La Junta y el Ayuntamiento de Valderas tramitan el proyecto de una “Planta de fabricación y carga de munición de artillería de gran calibre” que promueve Tecnesis 3000, S.L.U., como si se tratara de una fábrica de explosivos de uso civil, y no como lo que es: una fábrica de armas de guerra cuya tramitación y autorización es competencia del Ministerio de Defensa.
Ecologistas en Acción de León ha pedido a la Junta el archivo del expediente, y al Ayuntamiento que paralice cualquier licencia que facilite la implantación de una fábrica de armas de guerra en Valderas.
Revisada la documentación contenida en el enlace facilitado por la Consejería de Agricultura, Ganadería, Medio Rural y Política Ambiental en el trámite de consultas a las personas interesadas, en el expediente de Evaluación de Impacto ambiental simplificada del proyecto se comprueba que se trata de una fábrica de “granadas de mortero y proyectiles de gran calibre, como el 155 milímetros, en varios modelos y producción de munición lista para suministro al cliente”. Con el beneplácito del Ayuntamiento de Valderas, que ha cedido terrenos en arrendamiento al promotor “Tecnesis 3000”, se tramita este proyecto aplicando el Real Decreto 130/2017 de Explosivos. Pero nos encontramos ante el proyecto de una fábrica de ARMAS DE GUERRA cuya autorización es competencia del Ministerio de Defensa, conforme establece el Real Decreto 137/1993 por el que se aprueba el Reglamento de Armas. Este reglamento considera que las armas de fuego de calibre igual o superior a 20 milímetros, las municiones para esas armas y las granadas de mortero, son armas de guerra.
La autorización de las fábricas de armas de guerra, como la que se pretende instalar en Valderas, se “atendrá a las disposiciones específicas que dicte el Consejo de Ministros a propuesta del Ministerio de Defensa”, estando la fabricación bajo la supervisión de la Dirección General de la Guardia Civil, y requerirá autorización especial, concedida por la Dirección General de Armamento y Material del Ministerio de Defensa, que la comunicará a los Ministerios de Interior e Industria, previa instrucción y resolución, del correspondiente procedimiento regulado en el artículo 13 del Reglamento de Armas.
Por lo que se refiere a las autoridades locales, nos parece tan lamentable como irresponsable su predisposición a implantar, junto a la fábrica de explosivos existente “Orica Explosivos Industriales S.A.”, una fábrica de armas a gran escala. El nuevo proyecto eleva de manera exponencial el riesgo de sufrir, en las localidades próximas de Valderas, Villafer, Campazas y Gordoncillo, accidentes graves en los que intervienen sustancias peligrosas. Ni los puestos de trabajo, que la documentación aportada no acredita, ni el arrendamiento de los terrenos por 74.000 €/año, justifica convertir el municipio de Valderas y su entorno en un polvorín con capacidad para almacenar 800 toneladas de material explosivo destinado a la guerra.

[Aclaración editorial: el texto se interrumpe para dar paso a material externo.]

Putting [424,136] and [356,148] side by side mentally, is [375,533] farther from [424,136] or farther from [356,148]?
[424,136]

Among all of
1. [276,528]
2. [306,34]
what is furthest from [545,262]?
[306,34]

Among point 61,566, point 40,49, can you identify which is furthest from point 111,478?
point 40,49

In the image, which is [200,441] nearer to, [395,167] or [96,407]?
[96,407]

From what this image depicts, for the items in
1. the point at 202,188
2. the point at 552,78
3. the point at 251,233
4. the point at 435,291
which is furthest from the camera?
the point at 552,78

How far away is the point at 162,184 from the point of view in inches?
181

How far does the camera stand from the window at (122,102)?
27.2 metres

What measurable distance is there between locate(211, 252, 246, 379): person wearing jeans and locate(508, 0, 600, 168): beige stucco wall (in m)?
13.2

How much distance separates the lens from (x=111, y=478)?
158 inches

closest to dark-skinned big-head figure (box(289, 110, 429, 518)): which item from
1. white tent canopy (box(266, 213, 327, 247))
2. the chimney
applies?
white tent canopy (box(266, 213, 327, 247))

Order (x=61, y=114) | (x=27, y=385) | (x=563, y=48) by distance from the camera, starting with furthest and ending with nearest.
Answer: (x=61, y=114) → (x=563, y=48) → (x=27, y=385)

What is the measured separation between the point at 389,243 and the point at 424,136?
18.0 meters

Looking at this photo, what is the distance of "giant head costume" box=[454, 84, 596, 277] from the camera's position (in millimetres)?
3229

En cuanto a la aplicación del procedimiento de Evaluación de Impacto Ambiental a la producción de armas, esta Asociación comprometida con el pacifismo activo, cree que no hay actividad humana que tenga peor impacto que las guerras y el uso de las armas que en ellas se emplean para destruir vidas humanas, ecosistemas y bienes materiales. Por eso, antes de autorizar una fábrica de armas, las autoridades responsables deberían realizar no una evaluación simplificada ni ordinaria, sino una evaluación AMPLIFICADA al potencial impacto destructivo de la producción a lo largo del tiempo. El balance debería servir para frenar el ecocidio suicida al que nos dirige la industria de la guerra.